▼
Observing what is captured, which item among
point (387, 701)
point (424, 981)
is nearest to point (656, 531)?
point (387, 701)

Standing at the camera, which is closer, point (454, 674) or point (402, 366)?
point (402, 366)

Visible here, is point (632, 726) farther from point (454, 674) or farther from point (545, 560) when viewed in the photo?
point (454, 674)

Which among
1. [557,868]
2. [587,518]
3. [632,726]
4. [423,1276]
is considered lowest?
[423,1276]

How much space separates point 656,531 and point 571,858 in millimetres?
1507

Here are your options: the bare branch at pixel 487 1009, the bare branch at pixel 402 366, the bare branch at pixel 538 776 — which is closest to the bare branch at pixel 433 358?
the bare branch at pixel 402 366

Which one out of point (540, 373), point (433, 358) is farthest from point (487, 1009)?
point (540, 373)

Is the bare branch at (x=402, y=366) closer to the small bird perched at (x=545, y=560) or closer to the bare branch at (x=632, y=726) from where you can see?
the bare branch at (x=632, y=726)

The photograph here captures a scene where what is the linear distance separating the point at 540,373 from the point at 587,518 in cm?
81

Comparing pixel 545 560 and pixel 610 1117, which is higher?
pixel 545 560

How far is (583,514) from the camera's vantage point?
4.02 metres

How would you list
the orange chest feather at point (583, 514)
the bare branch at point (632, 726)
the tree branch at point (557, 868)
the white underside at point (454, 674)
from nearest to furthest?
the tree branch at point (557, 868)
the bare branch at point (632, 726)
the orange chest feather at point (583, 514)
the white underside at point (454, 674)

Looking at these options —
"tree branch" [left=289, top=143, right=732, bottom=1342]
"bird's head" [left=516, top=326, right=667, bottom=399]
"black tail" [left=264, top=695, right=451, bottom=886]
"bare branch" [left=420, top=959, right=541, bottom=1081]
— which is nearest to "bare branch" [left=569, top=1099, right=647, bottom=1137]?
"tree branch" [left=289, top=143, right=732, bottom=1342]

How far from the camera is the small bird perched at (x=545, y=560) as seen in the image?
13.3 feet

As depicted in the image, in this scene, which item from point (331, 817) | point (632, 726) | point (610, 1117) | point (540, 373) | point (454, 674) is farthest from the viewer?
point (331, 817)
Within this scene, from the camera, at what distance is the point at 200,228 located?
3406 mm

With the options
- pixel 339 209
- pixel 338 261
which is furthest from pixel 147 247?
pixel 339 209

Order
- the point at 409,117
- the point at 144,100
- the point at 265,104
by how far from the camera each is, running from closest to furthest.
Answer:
▲
Aufgabe
Bearbeite die ganze Auflistung oben: Setze überall "lens" statt "camera" ein und lass alles andere, wie es ist.

Fertige Lösung
Observing what is captured, which item among
point (387, 701)
point (424, 981)
is nearest to point (656, 531)?
point (387, 701)

Standing at the lens, which is closer, point (454, 674) or point (402, 366)?
point (402, 366)

Visible here, is point (632, 726) farther from point (454, 674) or farther from point (545, 560) when viewed in the photo?
point (454, 674)

Which among
1. [557,868]
2. [587,518]
3. [632,726]
4. [423,1276]
is considered lowest?
[423,1276]

How much space separates point 656,531 and point 571,858 in millimetres?
1507

Here are your options: the bare branch at pixel 487 1009, the bare branch at pixel 402 366, the bare branch at pixel 538 776 — which is closest to the bare branch at pixel 433 358?
the bare branch at pixel 402 366

Which one out of point (540, 373), point (433, 358) is farthest from point (487, 1009)?
point (540, 373)

Is the bare branch at (x=402, y=366) closer to the small bird perched at (x=545, y=560) or closer to the bare branch at (x=632, y=726) from where you can see?
the bare branch at (x=632, y=726)

The photograph here captures a scene where what is the linear distance separating the point at 540,373 from the point at 587,518 in cm?
81

Comparing pixel 545 560 and pixel 610 1117, which is higher?
pixel 545 560

How far is (583,514) from the lens's vantage point?
4.02 metres

How would you list
the orange chest feather at point (583, 514)
the bare branch at point (632, 726)
the tree branch at point (557, 868)
the white underside at point (454, 674)
from nearest to furthest?
the tree branch at point (557, 868)
the bare branch at point (632, 726)
the orange chest feather at point (583, 514)
the white underside at point (454, 674)

Looking at these options —
"tree branch" [left=289, top=143, right=732, bottom=1342]
"bird's head" [left=516, top=326, right=667, bottom=399]
"black tail" [left=264, top=695, right=451, bottom=886]
"bare branch" [left=420, top=959, right=541, bottom=1081]
— which is nearest to "bare branch" [left=569, top=1099, right=647, bottom=1137]?
"tree branch" [left=289, top=143, right=732, bottom=1342]

How far from the lens is the small bird perched at (x=545, y=560) as seen in the image?
13.3 feet

As depicted in the image, in this scene, which item from point (331, 817) | point (632, 726) | point (610, 1117) | point (540, 373) | point (454, 674) is farthest from the viewer?
point (331, 817)
Within this scene, from the lens, at what distance is the point at 200,228 located?
3406 mm

With the options
- pixel 339 209
- pixel 338 261
which is furthest from pixel 147 247?
pixel 339 209

Order
- the point at 409,117
- the point at 144,100
- the point at 265,104
by how far from the lens each is, running from closest to furthest.
Answer:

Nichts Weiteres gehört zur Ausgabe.